Let me ask about what can be approptiate distkey(dist style) and sort key for master tables in Redshift.
We have several master tables with differnet size, purpose and cardinalities and now we're verify what SORTKEY and DISTKEY combination would be more appropriate.
For example, we have two main key in our customer master table, frequent use in our BI queries and join key for other tables, as follows;
Ex. MST_CUSTOMER (about 7 millions, 850MB in SQL Server)
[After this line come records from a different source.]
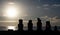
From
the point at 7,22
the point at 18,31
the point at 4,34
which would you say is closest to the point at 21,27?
the point at 18,31

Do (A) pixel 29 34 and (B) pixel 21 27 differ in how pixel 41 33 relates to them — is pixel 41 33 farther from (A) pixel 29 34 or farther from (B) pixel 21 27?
(B) pixel 21 27

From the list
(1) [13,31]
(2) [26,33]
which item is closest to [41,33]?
(2) [26,33]

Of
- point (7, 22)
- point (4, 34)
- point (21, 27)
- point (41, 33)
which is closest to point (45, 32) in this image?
point (41, 33)

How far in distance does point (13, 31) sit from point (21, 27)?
236 mm

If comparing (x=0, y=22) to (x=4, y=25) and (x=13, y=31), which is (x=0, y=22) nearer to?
(x=4, y=25)

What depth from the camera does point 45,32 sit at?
2449 millimetres

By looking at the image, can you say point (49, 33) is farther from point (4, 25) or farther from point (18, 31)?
point (4, 25)

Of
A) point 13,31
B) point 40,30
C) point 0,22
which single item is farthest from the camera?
point 0,22

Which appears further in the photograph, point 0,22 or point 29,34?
point 0,22

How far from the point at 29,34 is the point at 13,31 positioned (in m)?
0.27

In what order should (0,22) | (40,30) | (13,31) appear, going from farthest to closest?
1. (0,22)
2. (40,30)
3. (13,31)

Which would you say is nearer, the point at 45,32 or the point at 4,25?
the point at 45,32

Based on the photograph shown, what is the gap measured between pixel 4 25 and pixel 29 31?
1252 millimetres

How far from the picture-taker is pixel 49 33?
246 cm
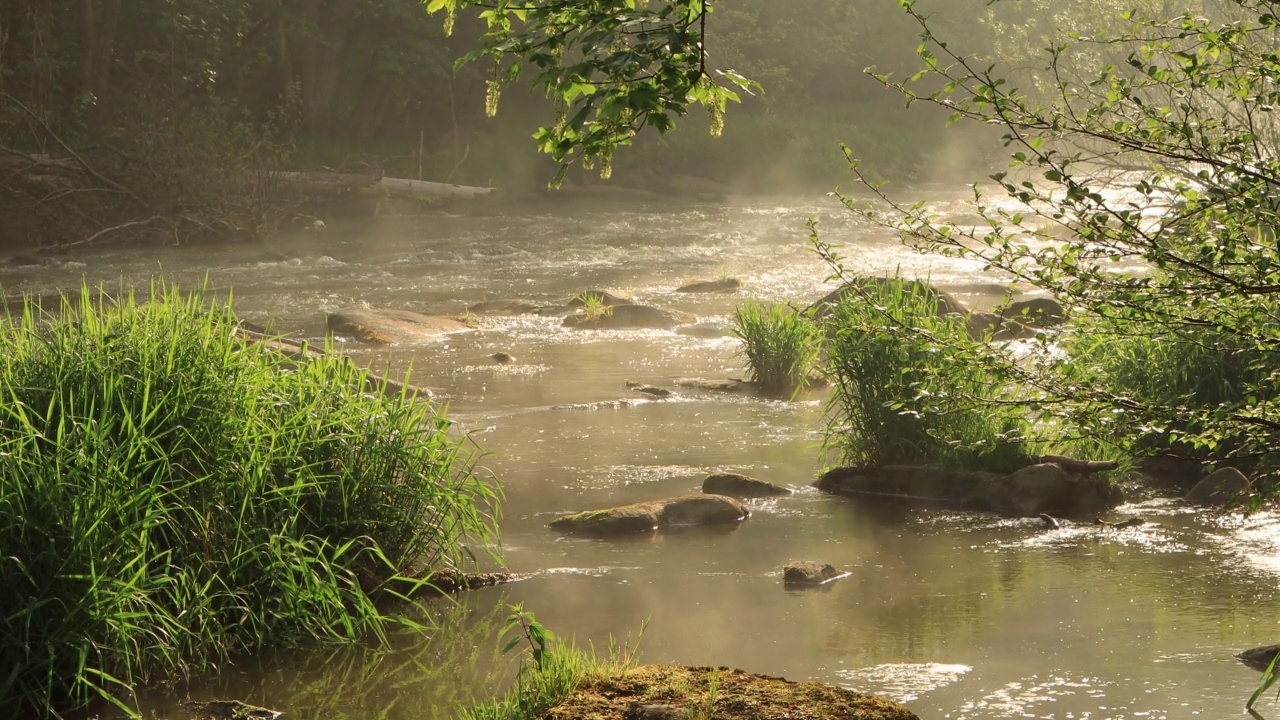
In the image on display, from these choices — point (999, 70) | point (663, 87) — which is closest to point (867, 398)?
point (663, 87)

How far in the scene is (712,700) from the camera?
3.57 metres

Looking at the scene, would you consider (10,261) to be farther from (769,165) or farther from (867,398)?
(769,165)

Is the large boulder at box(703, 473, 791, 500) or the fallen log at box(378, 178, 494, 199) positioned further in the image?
the fallen log at box(378, 178, 494, 199)

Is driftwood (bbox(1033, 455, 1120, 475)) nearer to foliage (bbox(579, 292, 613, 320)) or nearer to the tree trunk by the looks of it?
foliage (bbox(579, 292, 613, 320))

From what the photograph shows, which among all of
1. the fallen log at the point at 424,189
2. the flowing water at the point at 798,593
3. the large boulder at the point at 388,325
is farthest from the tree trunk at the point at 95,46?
the flowing water at the point at 798,593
CUSTOMER_ID <-- Primary Key, Unique and High Cardinality
CUSTOMER_CATEGORY <-- Low Cardinality (like VIP, BZ) but not always uses in BI query
CUST_NAME
CUST_ADDRESS...
First, if we can use both columns for SORTKEY, which is the best order in this case?
1.Should Low cardinality comes first (CUST_CATEGORY, CUST_ID)
2.Hifh frequency comes first (CUST_ID, CUST_CATEGORY)
3.should chose only single column eigher of CUST_ID or CUST_CATEGORY
And generally, may I ask what is the best combination in such case?
1.DISTSTYLE KEY & COMPOUND SORTKEY
2.DISTSTYLE KEY & SORTKEY
3.DISTSTYLE ALL & INTERLEAVED SORTKEY...
I imagine if we would find 'DS_BCAST_INNER' in query plan frequently, we'd better to consider 'DISTSTYLE ALL'. But still not sure what can be best practice for master tables.
Any suggestion would be appreciated again.
Best Regards